Use your body as a windbreak.
Some tripods have a hook in the center, allowing you to weigh them down, which can add stability. I leave my backpack on the ground and use a bungee cord (see below). I don't leave my bag dangling directly from the tripod hook, as this will introduce unwanted movement if the bag starts swinging around.
How tall or short do I want to go?
The majority of images I take are shot from a "normal" standing position. You are going to be most comfortable if your tripod can raise your camera to your natural eye level. This is going to different orf someone that is 6'2" than someone who is 5'2". For maximum stability, it is best if your tripod can reach the desired height without raising the center column (if your tripod has one). As the head you have mounted on your tripod and the camera body height itself will raise your camera, and your eyes are not on top of your head, you can subtract around 9-10 inches from your height to find the ideal "minimum" tripod height for you. So, being 5'9", a tripod that can be raised to 5 feet (with the center column down) would be ideal. Even a tripod that is 3-4 inches below this "ideal" height will still provide a very comfortable position to work from.

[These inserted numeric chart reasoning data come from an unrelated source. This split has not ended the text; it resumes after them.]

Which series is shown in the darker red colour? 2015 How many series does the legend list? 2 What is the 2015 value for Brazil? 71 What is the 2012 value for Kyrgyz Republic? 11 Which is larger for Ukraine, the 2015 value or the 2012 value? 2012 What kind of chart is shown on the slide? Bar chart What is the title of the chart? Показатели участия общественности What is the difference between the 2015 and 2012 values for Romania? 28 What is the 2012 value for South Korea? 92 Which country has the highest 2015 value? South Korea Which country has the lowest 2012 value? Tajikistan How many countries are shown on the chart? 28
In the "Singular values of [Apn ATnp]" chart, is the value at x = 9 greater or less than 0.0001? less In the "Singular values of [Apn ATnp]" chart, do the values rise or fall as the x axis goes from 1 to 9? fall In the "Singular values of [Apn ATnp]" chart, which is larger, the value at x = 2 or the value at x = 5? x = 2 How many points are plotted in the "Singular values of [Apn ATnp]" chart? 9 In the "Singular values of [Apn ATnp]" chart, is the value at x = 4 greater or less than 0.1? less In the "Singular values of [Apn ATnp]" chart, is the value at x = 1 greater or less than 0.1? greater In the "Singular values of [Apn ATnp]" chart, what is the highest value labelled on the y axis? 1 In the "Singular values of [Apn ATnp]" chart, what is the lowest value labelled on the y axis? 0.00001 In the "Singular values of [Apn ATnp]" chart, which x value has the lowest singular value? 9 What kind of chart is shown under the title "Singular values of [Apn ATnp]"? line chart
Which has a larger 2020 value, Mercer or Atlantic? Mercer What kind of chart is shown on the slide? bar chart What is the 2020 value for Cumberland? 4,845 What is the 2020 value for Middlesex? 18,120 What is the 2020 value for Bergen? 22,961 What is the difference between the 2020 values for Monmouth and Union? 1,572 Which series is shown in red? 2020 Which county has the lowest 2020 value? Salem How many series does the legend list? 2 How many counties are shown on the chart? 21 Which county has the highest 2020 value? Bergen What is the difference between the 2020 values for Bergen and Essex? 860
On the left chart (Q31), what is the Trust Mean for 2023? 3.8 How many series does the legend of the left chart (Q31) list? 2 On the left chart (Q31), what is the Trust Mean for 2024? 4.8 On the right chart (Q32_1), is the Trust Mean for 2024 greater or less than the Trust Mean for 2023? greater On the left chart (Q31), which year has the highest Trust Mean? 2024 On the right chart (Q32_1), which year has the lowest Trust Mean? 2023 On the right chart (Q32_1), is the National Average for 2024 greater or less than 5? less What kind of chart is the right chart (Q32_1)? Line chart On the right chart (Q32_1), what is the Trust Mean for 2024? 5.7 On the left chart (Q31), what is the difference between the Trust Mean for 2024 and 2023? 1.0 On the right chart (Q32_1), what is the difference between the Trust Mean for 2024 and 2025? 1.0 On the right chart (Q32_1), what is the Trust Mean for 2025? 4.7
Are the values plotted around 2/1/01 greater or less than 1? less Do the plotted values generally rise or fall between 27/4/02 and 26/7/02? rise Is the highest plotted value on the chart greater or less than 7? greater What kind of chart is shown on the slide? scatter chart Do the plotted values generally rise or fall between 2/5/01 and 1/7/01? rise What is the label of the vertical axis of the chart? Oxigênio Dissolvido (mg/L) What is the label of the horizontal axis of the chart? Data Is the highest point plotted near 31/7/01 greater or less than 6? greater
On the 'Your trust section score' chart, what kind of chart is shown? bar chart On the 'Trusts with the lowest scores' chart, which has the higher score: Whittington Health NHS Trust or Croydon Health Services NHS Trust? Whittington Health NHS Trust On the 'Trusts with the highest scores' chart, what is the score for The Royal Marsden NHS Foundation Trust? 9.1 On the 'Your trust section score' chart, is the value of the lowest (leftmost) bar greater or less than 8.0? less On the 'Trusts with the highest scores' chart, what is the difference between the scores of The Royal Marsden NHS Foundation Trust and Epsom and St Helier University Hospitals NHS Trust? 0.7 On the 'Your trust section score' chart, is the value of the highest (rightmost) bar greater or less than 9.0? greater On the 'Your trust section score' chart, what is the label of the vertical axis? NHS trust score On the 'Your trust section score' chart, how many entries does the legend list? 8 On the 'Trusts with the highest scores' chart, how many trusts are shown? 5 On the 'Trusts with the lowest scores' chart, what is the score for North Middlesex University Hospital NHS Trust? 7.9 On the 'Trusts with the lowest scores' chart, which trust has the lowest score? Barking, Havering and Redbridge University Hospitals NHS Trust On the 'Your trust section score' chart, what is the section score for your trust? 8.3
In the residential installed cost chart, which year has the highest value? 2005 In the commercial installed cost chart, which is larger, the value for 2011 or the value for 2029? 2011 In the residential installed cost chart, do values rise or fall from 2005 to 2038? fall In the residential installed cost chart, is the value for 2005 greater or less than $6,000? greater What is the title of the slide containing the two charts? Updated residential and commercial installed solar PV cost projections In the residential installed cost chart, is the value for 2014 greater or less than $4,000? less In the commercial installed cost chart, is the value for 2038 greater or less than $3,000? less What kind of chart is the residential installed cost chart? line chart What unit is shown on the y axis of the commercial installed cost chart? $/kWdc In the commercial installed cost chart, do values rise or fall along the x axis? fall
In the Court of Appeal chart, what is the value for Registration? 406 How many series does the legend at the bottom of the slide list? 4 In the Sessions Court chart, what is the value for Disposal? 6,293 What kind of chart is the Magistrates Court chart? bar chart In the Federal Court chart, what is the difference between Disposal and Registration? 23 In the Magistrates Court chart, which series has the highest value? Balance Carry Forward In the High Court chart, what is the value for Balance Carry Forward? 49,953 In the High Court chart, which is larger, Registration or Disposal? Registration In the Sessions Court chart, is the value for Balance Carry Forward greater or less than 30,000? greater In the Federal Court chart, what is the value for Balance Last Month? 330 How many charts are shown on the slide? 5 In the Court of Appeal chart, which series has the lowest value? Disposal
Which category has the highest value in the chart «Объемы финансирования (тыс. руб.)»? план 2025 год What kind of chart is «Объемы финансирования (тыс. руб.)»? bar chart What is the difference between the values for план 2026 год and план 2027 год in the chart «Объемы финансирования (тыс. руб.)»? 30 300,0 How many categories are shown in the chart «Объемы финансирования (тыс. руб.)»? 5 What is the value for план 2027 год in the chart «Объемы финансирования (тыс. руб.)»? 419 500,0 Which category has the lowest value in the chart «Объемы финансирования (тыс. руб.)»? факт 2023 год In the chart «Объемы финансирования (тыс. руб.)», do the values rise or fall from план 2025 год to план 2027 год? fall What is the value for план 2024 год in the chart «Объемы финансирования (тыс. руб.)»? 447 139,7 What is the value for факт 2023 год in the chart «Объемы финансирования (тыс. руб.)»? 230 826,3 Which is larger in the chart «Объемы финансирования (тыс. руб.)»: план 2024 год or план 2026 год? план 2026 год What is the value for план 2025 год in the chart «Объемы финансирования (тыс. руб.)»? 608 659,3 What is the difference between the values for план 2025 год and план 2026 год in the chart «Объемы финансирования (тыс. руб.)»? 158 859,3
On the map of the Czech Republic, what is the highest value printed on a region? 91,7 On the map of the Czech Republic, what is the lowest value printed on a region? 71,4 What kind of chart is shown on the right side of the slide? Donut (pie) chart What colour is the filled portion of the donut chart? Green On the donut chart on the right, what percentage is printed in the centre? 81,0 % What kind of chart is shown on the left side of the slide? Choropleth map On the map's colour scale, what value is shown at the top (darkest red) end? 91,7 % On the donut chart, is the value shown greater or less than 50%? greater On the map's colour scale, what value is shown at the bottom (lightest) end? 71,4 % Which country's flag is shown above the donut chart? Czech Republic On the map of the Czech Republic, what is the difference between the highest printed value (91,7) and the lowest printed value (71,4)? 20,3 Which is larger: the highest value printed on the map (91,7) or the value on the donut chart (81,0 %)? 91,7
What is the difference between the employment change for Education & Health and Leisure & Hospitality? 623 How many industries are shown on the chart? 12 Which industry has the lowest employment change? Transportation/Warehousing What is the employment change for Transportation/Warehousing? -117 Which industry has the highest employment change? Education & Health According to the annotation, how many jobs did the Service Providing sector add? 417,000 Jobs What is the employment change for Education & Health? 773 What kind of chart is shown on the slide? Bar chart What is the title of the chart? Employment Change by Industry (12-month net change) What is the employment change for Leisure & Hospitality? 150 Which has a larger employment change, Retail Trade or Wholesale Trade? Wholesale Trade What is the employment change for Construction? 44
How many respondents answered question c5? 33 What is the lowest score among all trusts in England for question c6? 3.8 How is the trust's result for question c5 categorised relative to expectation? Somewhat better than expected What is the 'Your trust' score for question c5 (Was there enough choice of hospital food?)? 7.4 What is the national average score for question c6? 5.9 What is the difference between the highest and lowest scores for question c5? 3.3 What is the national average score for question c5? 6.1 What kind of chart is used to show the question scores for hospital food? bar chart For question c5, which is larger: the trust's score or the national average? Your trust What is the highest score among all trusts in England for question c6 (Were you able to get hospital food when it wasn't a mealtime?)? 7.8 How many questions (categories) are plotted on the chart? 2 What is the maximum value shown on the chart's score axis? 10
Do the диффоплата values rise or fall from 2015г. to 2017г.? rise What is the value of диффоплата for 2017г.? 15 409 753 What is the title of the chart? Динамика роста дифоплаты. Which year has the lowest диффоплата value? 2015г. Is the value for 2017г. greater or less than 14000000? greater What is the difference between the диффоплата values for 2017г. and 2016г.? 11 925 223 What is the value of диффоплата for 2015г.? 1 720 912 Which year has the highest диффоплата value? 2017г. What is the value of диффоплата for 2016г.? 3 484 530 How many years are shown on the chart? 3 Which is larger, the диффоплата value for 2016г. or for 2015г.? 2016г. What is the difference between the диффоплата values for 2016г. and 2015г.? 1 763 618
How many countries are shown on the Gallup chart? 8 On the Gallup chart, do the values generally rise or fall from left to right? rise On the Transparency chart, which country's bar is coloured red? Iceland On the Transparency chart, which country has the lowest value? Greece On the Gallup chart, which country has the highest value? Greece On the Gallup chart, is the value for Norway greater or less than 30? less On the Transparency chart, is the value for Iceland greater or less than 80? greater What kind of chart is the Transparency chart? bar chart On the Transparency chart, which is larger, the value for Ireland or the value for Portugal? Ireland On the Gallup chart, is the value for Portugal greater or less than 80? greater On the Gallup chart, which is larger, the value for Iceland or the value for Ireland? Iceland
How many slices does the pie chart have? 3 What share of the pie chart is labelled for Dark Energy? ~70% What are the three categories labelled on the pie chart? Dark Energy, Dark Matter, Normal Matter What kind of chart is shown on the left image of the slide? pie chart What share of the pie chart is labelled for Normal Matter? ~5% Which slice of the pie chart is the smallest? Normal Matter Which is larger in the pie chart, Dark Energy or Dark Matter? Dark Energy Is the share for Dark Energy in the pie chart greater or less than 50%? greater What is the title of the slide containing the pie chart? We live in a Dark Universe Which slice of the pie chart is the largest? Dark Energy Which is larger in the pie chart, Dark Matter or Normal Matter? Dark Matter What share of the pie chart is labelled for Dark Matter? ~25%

Some interesting landscape images are taken very low to the ground. You can get your tripod down low by not extended the legs and by spreading them in a wider stance. If the tripod has a center column, this will often be the limiting factor in how low you can go. Tripods that do not have a center column or have the option to switch to a "short" column (sometimes included with the tripod) can usually get even lower. Some tripods have the option of reversing the center column and shoot upside down.
Some photographers advocate for tripods that have no center column. The column does add extra weight, and they can get in the way of taking shots low to the ground. However, you will notice that all the tripods I own have center columns.
In my experience, when the center column lowered, the stability advantage of having no center column is negligible.
The additional weight is usually just a few ounces.
I rarely need to go lower than my tripod with column will allow or I have a short column option.
Then why bother with the center column at all? Because, I take a surprisingly large number of images from overlooks where there are plants or other obstructions directly in front of me. Having the ability to raise the camera up an extra foot, or more, can make a real difference in seeing over the trees or bushes in front of you. The added height also gives you more setup latitude on steep terrain. While raising the column reduces stability, it's still going to be better than hand holding your camera over your head.
There are also some columnless tripods that can go very high (over 6 feet) to give you this flexibility. The downside is they will be heavier and their folded length will be quite long, making them more awkward to travel or hike with.